HENRY HUTH, 1815-1878
Mr. Henry Huth, who was born in London in 1815, was the third son of Mr. Frederick Huth of Hanover, who settled at Corunna, in Spain; but on the occupation of that town by the French in 1809 he came to England, where he became a naturalised British subject, and founded the well-known firm which is still carried on by his descendants. Mr. Henry Huth, we are informed in the preface to the Catalogue of the Huth Library, written by his son, Mr. Alfred Henry Huth, was intended for the Indian Civil Service, and was sent to Mr. Rusden's school at Leith Hill in Surrey, where he 'learned Greek, Latin, and French (Spanish was his mother-tongue), and had also got well on with Hindustani, Persian, and Arabic'; but in 1833, the East India Company having lost their Charter, his father removed him from the school and took him into his business. Office-work proving distasteful to him, he travelled for some years on the Continent and in America, rejoining his father's firm as partner in 1849. From his early years Mr. Henry Huth had been a collector of books, and on his return home he set energetically to work to form that splendid library which ranks among the finest in England, and which has been carefully preserved and augmented by his son, Mr. Alfred Henry Huth. Mr. Henry Huth gave commissions at most of the important book-sales, and we are told that 'he called daily at all the principal booksellers on his way back from the city, a habit which he continued up to the day of his death.' He was a member of the Philobiblon Society, and in 1867 printed for presentation to the members a volume of Ancient Ballads and Broadsides published in England in the Sixteenth Century, reprinted from the unique original copies he had bought at the Daniel sale. He was also a member of the Roxburghe Club. Mr. Huth died on the 10th of December 1878, and was buried in the churchyard of Bolney, in Sussex. He married Augusta Louisa Sophia, third daughter of Frederick Westenholz of Waldenstein Castle, in Austria, by whom he had three sons and three daughters.

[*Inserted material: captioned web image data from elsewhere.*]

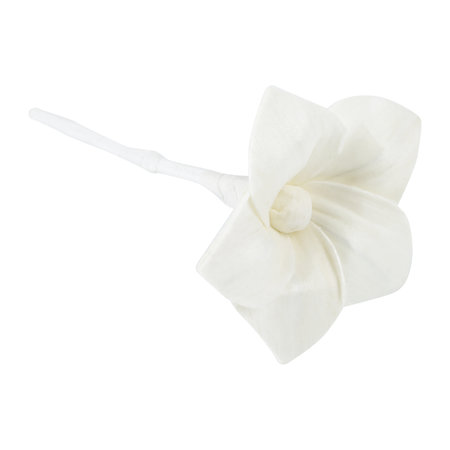 Agraria - Replenishment Flowers for Large Airessence Diffuser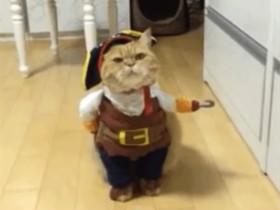 """""""海盗""""猫咪"""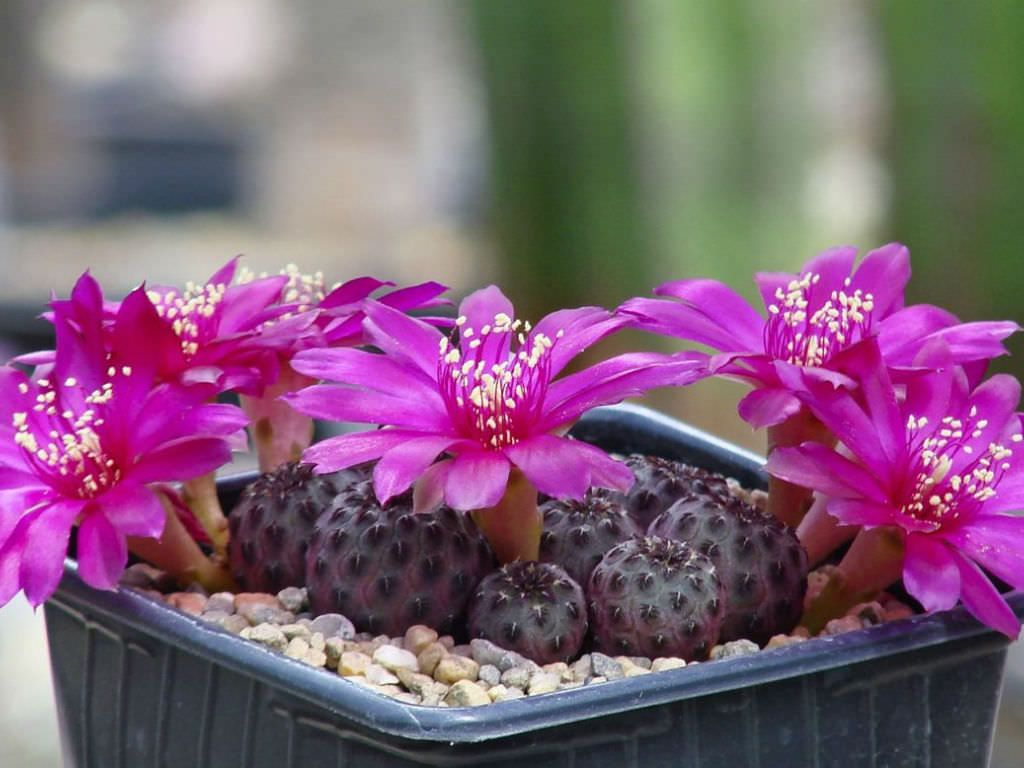 Rebutia rauschii is a local or morphological form of the variable Rebutia canigueralii. It is a miniature clustering cactus (rarely...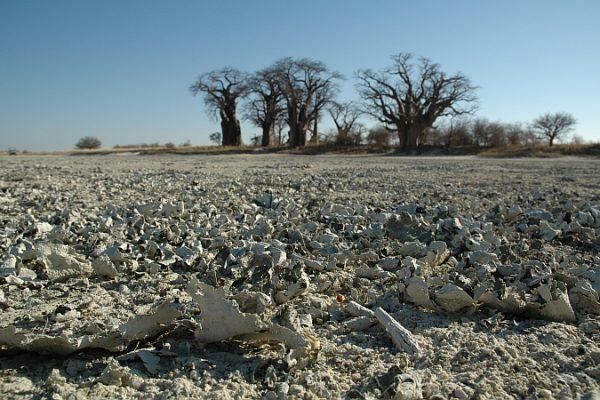 Unglaubliche Landschaften können Sie auf Ihrer Botswana Autoreise entdecken.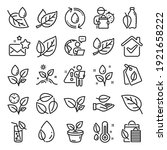 plants line icons. mint leaf ... | Shutterstock .eps vector #1921658222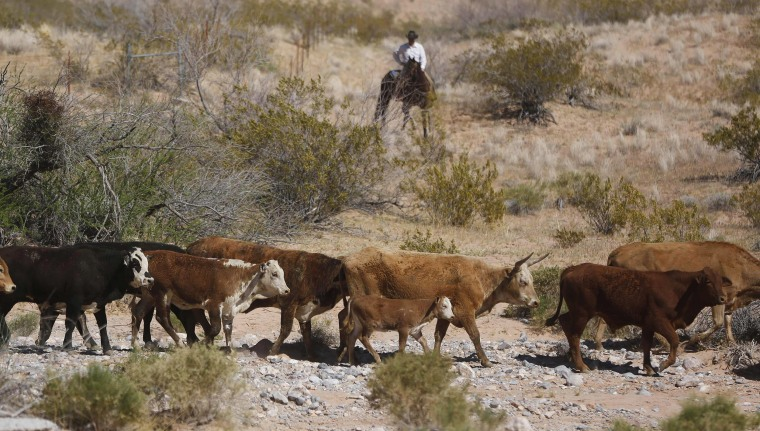 Image: Cattle that belongs to rancher Cliven Bundy are released near Bunkerville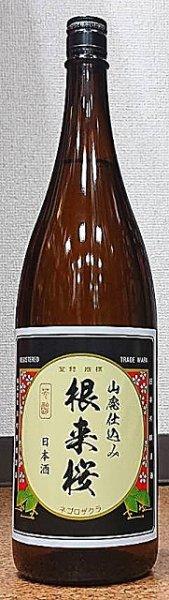 画像1: 根来桜 山廃本醸造 1800ml (1)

Among the treasures in Mr. Huth's library are block-books of the Ars Moriendi, Ars Memorandi, and the Apocalypse; the superb copy of the Gutenberg Bible which was formerly in the libraries of Sir M. Masterman Sykes and Mr. Henry Perkins; two copies of the Fust and Schoeffer Bible of 1462, one on vellum; and a particularly fine copy of St. Augustine's De Civitate Dei, printed at Rome in 1468. The collection also comprises several of the pre-Reformation German Bibles; the first edition of Luther's Bible; the Coverdale Bible of 1535, and the Icelandic Bible printed at Holum in 1584; together with upwards of one hundred other Bibles, a large number of New Testaments, and various portions of the Scriptures in all languages.